It was a real busy Friday, but a nice one. I spent the whole day with my wife, shopping for groceries, going to craft stores, and then out to dinner with some friends we had not seen for over five years. Like usual, the weather was near perfect, however it was a bit cooler than usual, only high of 76 degrees. My wife wore her jacket, and I wished I had too, but didn’t, thinking it would get warmer during mid-day.

The diagnosis of CLL is typically made by the immunophenotype, which is a flow cytometry test (Flow Cytometry is a test that can be used to measure the amount of DNA in cells). This test is now widely used in the characterization of many different human cancers, with the information used by physicians to determine how well a cancer may respond to a particular therapy. And CLL has typical markers that are shown here, that are expressed on the cell. And it’s important, if you’re out there and you’ve had CLL for a long time, to be sure this test has been done. Because sometimes this test wasn’t done in the past and there are a lot of things that can look like CLL that aren’t CLL, such as mantle cell lymphoma and other types of lymphomas. So I would encourage if you haven’t had these done, this is something that should be done for all CLL patients.

I would like to mention that there is a big distinction to be made to what is CLL versus these other diagnoses, such as Small lymphocytic lymphoma or monoclonal B-cell lymphocytosis. Small lymphocytic lymphoma is essentially having blood markers, the immunophenotype, consistent with B-cell CLL, but not having a lot of disease in the blood. And typically these patients that have small lymphocytic lymphoma will have a low blood count, the flow cytometry findings of CLL, and lymph nodes that are palpable. And often they’re referred to a lymphoma doctor. But it’s important to realize that this is really the same disease as CLL, it has the same biology, the same natural history and the same treatment of CLL. And really this is just where the disease is at. I would suggest that if you can, find a Hematology/Oncology physician. Thankfully my doctor is one, and I must say, he knows his stuff.
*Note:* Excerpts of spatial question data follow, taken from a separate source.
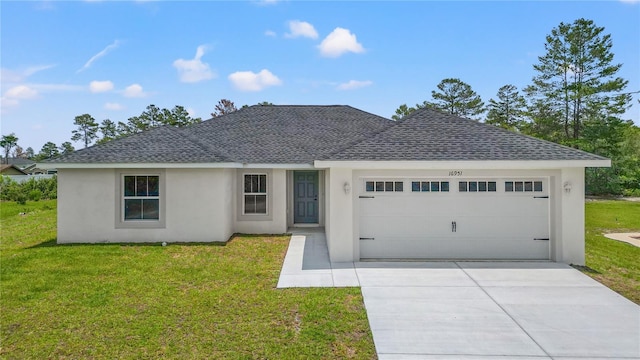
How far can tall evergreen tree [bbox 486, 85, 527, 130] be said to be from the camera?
41.4m

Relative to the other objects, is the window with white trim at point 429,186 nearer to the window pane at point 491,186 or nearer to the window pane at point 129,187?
the window pane at point 491,186

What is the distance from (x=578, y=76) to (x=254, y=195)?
3522 centimetres

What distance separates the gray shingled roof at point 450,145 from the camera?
809cm

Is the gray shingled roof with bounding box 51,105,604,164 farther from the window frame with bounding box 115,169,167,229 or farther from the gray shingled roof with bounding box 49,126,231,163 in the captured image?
the window frame with bounding box 115,169,167,229

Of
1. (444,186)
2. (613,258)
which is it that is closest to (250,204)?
(444,186)

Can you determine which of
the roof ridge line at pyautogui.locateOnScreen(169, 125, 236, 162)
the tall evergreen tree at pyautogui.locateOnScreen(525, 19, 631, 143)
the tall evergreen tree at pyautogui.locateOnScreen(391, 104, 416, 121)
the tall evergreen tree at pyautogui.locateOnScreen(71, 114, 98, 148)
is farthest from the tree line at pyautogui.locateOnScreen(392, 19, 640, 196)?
the tall evergreen tree at pyautogui.locateOnScreen(71, 114, 98, 148)

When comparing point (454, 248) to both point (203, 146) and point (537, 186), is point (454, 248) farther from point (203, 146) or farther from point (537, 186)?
point (203, 146)

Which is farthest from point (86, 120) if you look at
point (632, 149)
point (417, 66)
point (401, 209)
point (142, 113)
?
point (632, 149)

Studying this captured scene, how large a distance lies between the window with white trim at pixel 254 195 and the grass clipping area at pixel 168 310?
3.24 metres

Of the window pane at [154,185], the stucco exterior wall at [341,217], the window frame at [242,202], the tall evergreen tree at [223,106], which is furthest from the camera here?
the tall evergreen tree at [223,106]

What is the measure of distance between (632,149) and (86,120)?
78.8m

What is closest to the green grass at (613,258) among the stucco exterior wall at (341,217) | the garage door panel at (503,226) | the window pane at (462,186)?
the garage door panel at (503,226)

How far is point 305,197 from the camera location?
44.3 ft

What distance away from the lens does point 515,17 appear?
1135 cm
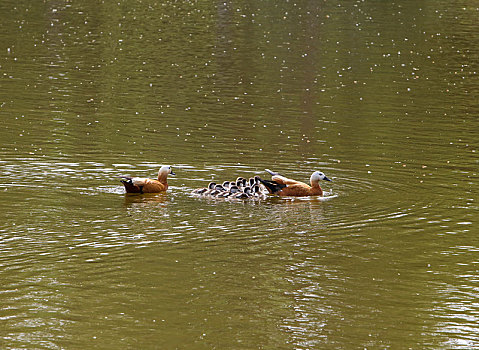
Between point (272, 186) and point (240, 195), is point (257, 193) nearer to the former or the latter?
point (272, 186)

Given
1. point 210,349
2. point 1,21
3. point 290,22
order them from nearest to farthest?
point 210,349 → point 1,21 → point 290,22

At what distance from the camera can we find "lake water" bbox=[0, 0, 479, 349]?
33.2ft

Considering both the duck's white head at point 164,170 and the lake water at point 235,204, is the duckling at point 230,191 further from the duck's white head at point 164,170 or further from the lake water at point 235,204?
the duck's white head at point 164,170

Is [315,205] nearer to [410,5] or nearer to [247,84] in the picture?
[247,84]

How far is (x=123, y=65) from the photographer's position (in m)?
34.0

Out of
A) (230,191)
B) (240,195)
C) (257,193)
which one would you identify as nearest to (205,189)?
(230,191)

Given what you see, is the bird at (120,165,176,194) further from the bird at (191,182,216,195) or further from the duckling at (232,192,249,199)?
the duckling at (232,192,249,199)

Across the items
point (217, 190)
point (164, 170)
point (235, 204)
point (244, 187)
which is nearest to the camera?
point (235, 204)

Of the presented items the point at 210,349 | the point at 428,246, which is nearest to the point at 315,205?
the point at 428,246

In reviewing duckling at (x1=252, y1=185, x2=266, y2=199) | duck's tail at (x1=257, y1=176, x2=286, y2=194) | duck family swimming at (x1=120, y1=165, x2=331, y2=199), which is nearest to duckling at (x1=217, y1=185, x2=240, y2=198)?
duck family swimming at (x1=120, y1=165, x2=331, y2=199)

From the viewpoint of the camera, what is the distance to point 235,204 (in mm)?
15664

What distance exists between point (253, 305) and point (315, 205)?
17.8ft

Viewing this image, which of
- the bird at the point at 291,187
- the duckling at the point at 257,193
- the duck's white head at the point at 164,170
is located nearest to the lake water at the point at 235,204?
the bird at the point at 291,187

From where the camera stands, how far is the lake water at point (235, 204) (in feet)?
33.2
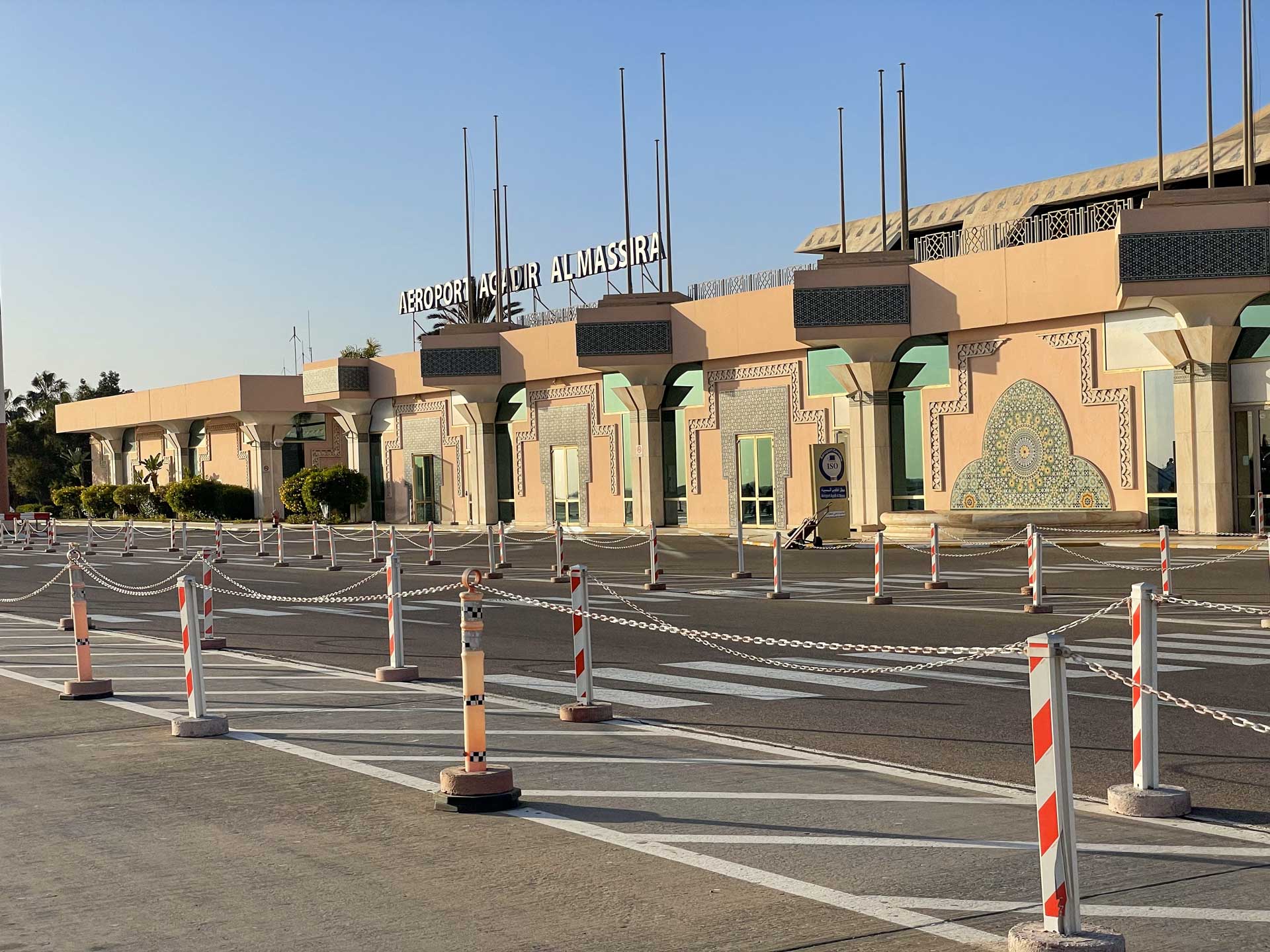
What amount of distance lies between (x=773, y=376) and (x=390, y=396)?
21.7 m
CLL patients at diagnosis, usually the majority being asymptomatic. They’re not having symptoms and the disease is picked up from blood tests or a work-up for something else, a kidney stone (It was a kidney stone that caused my SLL/CLL to be picked up), or an infection, where the white blood cell count is noted to be elevated.

When a patient, after they’ve had the diagnosis established, hear the word leukemia, along with their family members, become very scared, and why not, it is a very scary disease. Many have known or know somebody that had leukemia and passed away very quickly, and in turn, expect the same. Fortunately, CLL patients do better than those with other types of leukemia, but unfortunately, because of this fact , sometimes a bad term is said, and probably some of you have heard it, well, this is a good leukemia. And that’s why I say, there’s no good leukemia. If somebody tells you that’s a good leukemia, I would encourage you to correct them. There is no such thing as a good cancer.

I have learned much about my disease from the information offered by the Leukemia and Lymphoma Society. The mission of The Leukemia & Lymphoma Society (LLS) is: Cure leukemia, lymphoma, Hodgkin’s disease and myeloma, and improve the quality of life of patients and their families. LLS is the world’s largest voluntary health agency dedicated to blood cancer. LLS funds lifesaving blood cancer research around the world and provides free information and support services.

Their key priorities will ensure that: The Leukemia & Lymphoma Society helps blood cancer patients live better, longer lives.

  • Advance the diagnosis and treatment of blood cancers through continued funding of academic research, the therapy acceleration program and other special initiatives
  • Proactively establish a research agenda and direct a portion of research spending to specific areas of unmet medical need for leukemia, lymphoma & myeloma
  • Participate directly in blood cancer therapy development by expanding research beyond academic collaborations and biotech partnerships to include pharmaceutical companies and/or venture capitalists.

I am not advertising for the LLS, just stating the fact that those who work, and or volunteer for them, really care about we, who fight this fight daily.